Rabindranath Tagore “Gedichte und Lieder”- in “Christ in der Gegenwart”

Christ in der Gegenwart

Nr. 23 / 5. Juni 2011

Tagore, Rabindranath: Gedichte und Lieder Aus dem Bengalischen übersetzt und mit einem Nachwort von Martin Kämpchen
(Insel Verlag, Berlin 2011, 152 S., 22,90 €).

 

Auch bedeutende Dichter können in Vergessenheit geraten. Aber irgendwann tauchen sie wieder auf, und ihre Worte beginnen von neuem zu leuchten. Seit Jahren setzt sich Martin Kämpchen für den vor 150 Jahren geborenen großen bengalischen Lyriker Rabindranath Tagore ein, der auch Dramatiker war, Sänger, Tänzer, Sozialreformer und Schulgründer. Als erster Asiate bekam er den Literatur-Nobelpreis, und bei der Lektüre seiner Gedichte und Lieder spürt man schnell, wie nah er uns weiterhin ist. Tagores Selbstbeobachtung geschieht – wie bei Augustinus – im Angesicht eines absoluten Gegenübers, und Gott wird sehr persönlich angesprochen. Auch Tagore leidet unter dem Zerfall einer altehrwürdigen Kultur, der Auflösung einer Gesellschaft , die immer noch die tragenden Formen weitergegeben hat.

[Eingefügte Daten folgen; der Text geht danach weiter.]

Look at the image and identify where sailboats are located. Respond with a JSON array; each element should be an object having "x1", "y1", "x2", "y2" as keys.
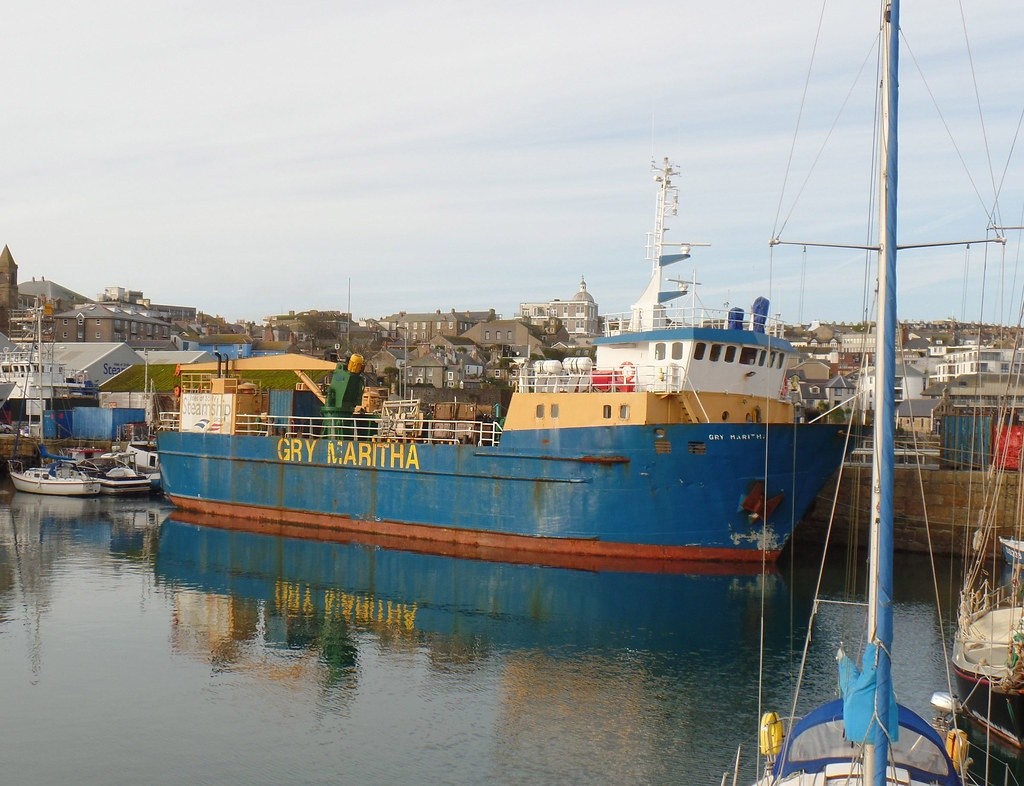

„Allein kann ein Sänger nicht singen, er bedarf des zweiten. / Laut singt einer, teilt frei sich mit; der zweite singt tief im Innern. / Erst wenn die Woge am Strand aufprallt, entsteht ein Klang. / Erst wenn die Blätter zittern im Wind, entsteht ein Rauschen. / Sind zwei Kräfte vereint, erschaff en sie einen Ton in der Welt. / Wo keine Liebe wohnt, wo Taube herrschen, kann kein Lied erwachen.”

Aber es ist auch viel Zuversicht in Tagores Versen spürbar, das, was zerfallen soll, auch hinfahren zu lassen. „Drum, was nicht bleiben kann – das soll vergehen.” Und er empfindet es als Trost, dass selbst in der Zeit, die wir als vergeudete ansehen, Gott „den Garten zur Fülle gebracht” haben kann.

Es ist die rechte Stunde, Tagore wiederzuentdecken, denn seine Welthinwendung und Weltfrömmigkeit ruft ein kosmisches Bewusstsein herauf, das wir brauchen. Eine Sehnsucht ist spürbar, dass verkümmerte Organe sensibel werden für das Ganze der Welt, für ihre Schönheit und ihren Zauber. „Mögen die Fesseln der Welt fallen / und die Arme des Kosmos unendlich sich breiten / über meine Seele, damit sie furchtlos erkenne / das Große Unbekannte.”

Mitten im Endlichen soll die Melodie der Unendlichkeit gespielt werden. Diese Dichtung verdient es, wieder wahrgenommen zu werden. Die Übertragungen, bei denen Kämpchen auf den Reimzwang verzichtet, gefallen mir am besten. Die poetische Eleganz und der strömende Fluss des Wortklangs können sich hier besser entfalten als bei den gereimten Strophen, die etwas bemüht wirken.